In findings that, in the opinion of senior author Domenico Accili, turn the current approach to treating Type II diabetes on its head, researchers at Columbia University have discovered that in Type II diabetes, the insulin-producing pancreatic beta cells whose failure is at the core of the disease do not die. Quite the opposite: They become more stem cell-like.

That's the conclusion that Accili, who is at Columbia University, and his colleagues reached after performing lineage tracing studies on pancreatic beta cells in mouse models of Type II diabetes.
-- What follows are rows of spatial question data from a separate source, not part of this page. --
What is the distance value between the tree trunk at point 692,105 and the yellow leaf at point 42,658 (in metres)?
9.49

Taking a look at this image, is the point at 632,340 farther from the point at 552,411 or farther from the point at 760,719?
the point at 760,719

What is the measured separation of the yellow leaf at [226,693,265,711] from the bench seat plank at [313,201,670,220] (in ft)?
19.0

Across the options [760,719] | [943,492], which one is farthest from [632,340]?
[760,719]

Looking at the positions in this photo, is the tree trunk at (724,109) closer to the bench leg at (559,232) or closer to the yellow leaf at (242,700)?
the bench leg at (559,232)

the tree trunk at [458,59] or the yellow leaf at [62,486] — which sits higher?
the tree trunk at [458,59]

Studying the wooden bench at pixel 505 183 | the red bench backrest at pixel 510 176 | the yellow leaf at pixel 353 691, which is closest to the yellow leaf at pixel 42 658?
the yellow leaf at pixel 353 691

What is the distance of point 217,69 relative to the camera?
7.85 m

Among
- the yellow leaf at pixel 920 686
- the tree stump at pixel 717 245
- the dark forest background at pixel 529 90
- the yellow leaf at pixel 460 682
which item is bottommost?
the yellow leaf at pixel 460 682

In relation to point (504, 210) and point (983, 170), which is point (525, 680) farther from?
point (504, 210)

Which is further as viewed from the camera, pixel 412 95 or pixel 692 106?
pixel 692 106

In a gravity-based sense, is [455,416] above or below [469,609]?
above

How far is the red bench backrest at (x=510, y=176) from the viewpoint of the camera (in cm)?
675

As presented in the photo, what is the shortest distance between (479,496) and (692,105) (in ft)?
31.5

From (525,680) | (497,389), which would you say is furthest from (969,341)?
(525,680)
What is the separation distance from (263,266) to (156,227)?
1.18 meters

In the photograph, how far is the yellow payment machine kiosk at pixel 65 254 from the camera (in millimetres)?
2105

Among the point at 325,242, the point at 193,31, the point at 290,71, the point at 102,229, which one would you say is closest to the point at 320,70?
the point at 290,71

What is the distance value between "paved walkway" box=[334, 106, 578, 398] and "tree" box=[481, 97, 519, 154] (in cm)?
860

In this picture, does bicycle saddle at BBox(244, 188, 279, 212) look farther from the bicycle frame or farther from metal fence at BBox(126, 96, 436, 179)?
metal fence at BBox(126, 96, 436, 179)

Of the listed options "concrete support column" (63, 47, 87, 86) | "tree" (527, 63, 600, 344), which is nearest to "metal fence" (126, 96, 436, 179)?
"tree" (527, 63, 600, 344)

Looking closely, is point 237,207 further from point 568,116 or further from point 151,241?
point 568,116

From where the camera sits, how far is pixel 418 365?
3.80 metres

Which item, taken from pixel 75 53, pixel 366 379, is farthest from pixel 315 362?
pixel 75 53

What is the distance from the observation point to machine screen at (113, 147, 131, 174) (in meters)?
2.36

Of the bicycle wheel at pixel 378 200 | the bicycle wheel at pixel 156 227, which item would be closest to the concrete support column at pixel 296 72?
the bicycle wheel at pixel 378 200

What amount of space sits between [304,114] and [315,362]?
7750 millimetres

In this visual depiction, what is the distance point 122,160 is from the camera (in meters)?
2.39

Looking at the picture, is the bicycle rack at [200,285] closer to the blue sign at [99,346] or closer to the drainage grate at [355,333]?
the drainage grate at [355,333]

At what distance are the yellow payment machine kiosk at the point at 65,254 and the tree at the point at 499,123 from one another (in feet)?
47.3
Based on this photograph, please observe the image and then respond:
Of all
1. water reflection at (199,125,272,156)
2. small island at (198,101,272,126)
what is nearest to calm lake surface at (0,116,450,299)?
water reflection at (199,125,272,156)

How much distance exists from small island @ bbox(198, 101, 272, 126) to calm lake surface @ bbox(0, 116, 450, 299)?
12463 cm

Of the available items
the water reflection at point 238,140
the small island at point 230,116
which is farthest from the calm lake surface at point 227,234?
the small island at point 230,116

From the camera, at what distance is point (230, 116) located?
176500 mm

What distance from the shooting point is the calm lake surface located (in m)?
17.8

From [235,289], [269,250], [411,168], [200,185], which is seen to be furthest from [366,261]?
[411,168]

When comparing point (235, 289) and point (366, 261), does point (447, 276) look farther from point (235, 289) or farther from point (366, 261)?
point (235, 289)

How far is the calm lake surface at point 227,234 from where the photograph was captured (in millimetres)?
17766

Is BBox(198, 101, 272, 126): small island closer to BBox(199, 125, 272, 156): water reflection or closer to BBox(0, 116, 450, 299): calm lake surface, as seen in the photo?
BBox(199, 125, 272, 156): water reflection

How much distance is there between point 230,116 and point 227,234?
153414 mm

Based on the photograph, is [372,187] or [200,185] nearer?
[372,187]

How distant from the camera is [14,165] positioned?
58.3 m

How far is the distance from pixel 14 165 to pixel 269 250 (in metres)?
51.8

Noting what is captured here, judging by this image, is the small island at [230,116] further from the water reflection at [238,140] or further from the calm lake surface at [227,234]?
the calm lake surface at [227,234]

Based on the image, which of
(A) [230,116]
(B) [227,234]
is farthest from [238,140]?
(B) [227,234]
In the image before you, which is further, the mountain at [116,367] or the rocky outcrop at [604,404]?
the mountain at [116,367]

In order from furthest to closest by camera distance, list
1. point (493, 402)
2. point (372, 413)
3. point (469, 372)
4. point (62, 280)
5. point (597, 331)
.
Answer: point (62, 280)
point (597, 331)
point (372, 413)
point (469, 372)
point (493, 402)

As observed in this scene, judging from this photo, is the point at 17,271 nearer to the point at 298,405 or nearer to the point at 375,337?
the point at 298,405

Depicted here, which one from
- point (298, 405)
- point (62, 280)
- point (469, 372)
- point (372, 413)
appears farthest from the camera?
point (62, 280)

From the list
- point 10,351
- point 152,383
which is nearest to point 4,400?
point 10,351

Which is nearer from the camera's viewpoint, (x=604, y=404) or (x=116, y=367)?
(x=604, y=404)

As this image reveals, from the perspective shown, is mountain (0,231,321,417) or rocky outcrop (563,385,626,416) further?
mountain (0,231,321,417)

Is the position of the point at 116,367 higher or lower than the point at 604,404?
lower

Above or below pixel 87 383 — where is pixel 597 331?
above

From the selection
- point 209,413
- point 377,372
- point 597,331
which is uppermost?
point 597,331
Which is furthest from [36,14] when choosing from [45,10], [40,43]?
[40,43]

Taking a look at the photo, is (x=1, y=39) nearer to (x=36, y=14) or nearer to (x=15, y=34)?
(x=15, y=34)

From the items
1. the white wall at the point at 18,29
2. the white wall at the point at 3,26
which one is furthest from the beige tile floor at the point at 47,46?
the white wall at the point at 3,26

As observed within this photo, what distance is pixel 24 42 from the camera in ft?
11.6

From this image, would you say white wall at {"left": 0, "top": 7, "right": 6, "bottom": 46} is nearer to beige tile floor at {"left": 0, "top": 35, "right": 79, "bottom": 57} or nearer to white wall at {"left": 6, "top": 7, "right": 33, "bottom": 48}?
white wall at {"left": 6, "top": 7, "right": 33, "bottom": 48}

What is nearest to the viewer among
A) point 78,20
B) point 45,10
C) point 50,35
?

"It is remarkable that during a disease process such as Type II diabetes, cells lose their specialized properties and become more stem-like," Accili told BioWorld Today. "It's known in a culture dish. But that it happens in an animal during a disease state is novel. . . . I'm not sure there is any precedent for it."

In fact, the findings, which appeared in the Sept. 13, 2012, issue of Cell, are pretty much the opposite of what the team expected when they started their tracing studies.

The work was part of a study on the transcription factor FOXO1, which Accili described as an "overarching interest" of his research.

"What we were trying to demonstrate was that it is important for the sensing of nutrients – how cells behave when there are sugars and lipids around," Accili said.

Normally, FOXO1 is inactive when nutrients are present. But when cells are stressed through rapid changes in nutrient levels – as is often the case during the stage that precedes outright diabetes – FOXO1 first becomes activated, but ultimately is silenced.

Accili and his team wanted to see whether those changes in FOXO1 activity were a cause, or a consequence, of diabetes, and so they first looked at FOXO1 knockout mice. Such animals became extremely sensitive to cellular stress and were more likely than controls to develop diabetes during pregnancy and as they aged.

Those findings showed that changes in FOXO1 expression are a cause of diabetes and not just one of its symptoms. But the real surprise came when the team performed lineage tracing studies to see what happened to pancreatic beta cells. Specifically, they wanted to see whether pancreatic beta cells died during diabetes – which was Accili's hunch – or whether they simply became less functional.

"We were expecting cell death," Accili said. Instead, the pancreatic beta cells "were still alive. But they had lost all the properties that allow us to call a beta cell a beta cell" – most notably, they no longer produced insulin.

That, he added, led naturally to the next question: "If they are not beta cells, what are they?"

The answer was twofold. Many of the pancreatic beta cells started expressing markers of stem and progenitor cells. Some of those progenitor cells, in turn, went over to the dark side altogether. They ultimately turned into glucagon-producing alpha cells, a cell type that raises blood sugar. The last two diabetes drugs approved by the FDA, Accili noted, target glucagon production rather than focusing on insulin.

For now, the findings are in the realm of basic research. But they do, Accili said, basically imply that the current treatment of diabetes is exactly backward.

Rather than trying to "flog" beta cells into producing more insulin, he said, treatments should aim at "giving beta cells a rest" to allow them to recover rather than doing the cellular equivalent of curling up in the fetal position. Such a change in strategy, he said, would be "a real sea change."

Accili and his team currently are investigating whether the same process of beta cell de-differentiation takes place in humans. If it does, then longer term, a possible treatment option might be to coax progenitor cells back into beta cell status. Looking on the bright side, the fact that beta cells can turn into alpha cells via a less differentiated intermediate, he said, shows that "progenitor cells retain the ability to give rise to a fully differentiated cell. It's just not the one we wanted" – at least for the time being.